Dean Wilson know a thing or two about ACL injuries.

(3) Heavy. Traditional knee braces were designed for medical treatment. Braces today are designed for sports performance, which means fewer moving parts, lighter weight and greater strength.

(4) Expensive. Compared to a knee reconstruction, quality knee braces are actually cheap. Six months off work, medical bills and a chance that you’ll never have the same range of motion are a high price to pay. As with helmets and boots, knee braces should be an essential part of your riding arsenal—and you get what you pay for.

(5) Movement. Today’s knee braces support natural human motion and do not limit or restrict your riding ability; of course, they can limit the range of motion if you desire. Remember, however, that when braces are put on incorrectly or are the wrong size, they are not as effective as they can be. It is important to read sizing charts and instructions carefully.
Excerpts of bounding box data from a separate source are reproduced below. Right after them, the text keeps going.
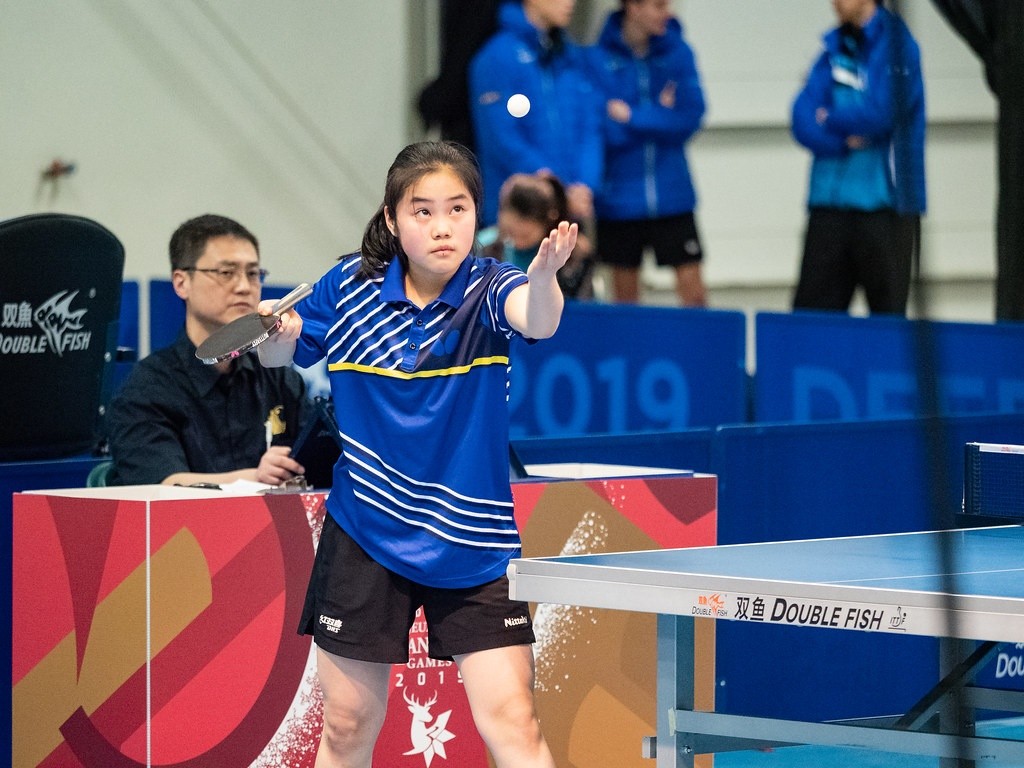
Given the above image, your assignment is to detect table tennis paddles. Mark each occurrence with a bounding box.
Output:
[195,282,313,365]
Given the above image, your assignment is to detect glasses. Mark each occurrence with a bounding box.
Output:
[183,265,267,285]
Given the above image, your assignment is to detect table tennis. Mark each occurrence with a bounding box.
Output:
[506,93,531,119]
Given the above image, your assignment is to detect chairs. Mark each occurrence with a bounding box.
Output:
[0,213,137,464]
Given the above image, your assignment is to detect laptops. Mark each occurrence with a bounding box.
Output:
[282,397,343,488]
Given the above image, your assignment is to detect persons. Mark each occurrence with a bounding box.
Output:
[103,212,340,487]
[467,0,608,304]
[584,0,712,308]
[786,0,928,319]
[253,138,581,768]
[466,167,599,303]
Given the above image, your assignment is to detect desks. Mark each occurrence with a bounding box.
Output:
[14,463,719,768]
[506,442,1023,768]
(6) Ride time. Every MXA test rider knows from experience that wearing knee braces for the first time feels foreign and awkward. The space between your knees and the bike changes, which throws off how you feel on the bike. You must push through the awkwardness until you adapt to the knee braces. The strange feeling will go away, and soon enough you won’t be able to live without them.

(7) Braces for free. Okay, nothing in life is free, but if you have good medical insurance, your provider can bill premium braces to your medical insurance (if that brand of brace has an FDA PDAC billing code). Braces from Pod, CTi and Don Joy are medically certified braces.

The two most important straps are the ones directing above the knee joint and directly below.

(8) Straps. Most knee braces have four straps. Guess what? Only two of them do most of the work. The straps directly above and below the knee are the most important straps, as they provide the support for the hinge to dissipate the forces. The other two straps are there to offer more leverage and support. We recommend strapping the brace on in a certain order. First, the strap above the belly of your calf (below your knee), then the strap directly above your knee, next the strap on your thigh and finally the strap below your calf.

(9) Brace early. It’s never too early to brace your knees. Soft-tissue damage to young kids’ knees can interfere with growth and development for the rest of their lives. Parents should take knee braces as seriously as they do helmets, boots and chest protectors. Leading knee brace companies offer youth braces that provide the same support and function as adult braces.

(10) Equality. All knee braces are not created equal, which is good because all knees are not created equal. Whether your knee anatomy is bony, wide or long try on as many knee braces as possible to find the one that fits you best. Do your research to truly understand which brace will offer the best level of support, comfort and protection for your knee.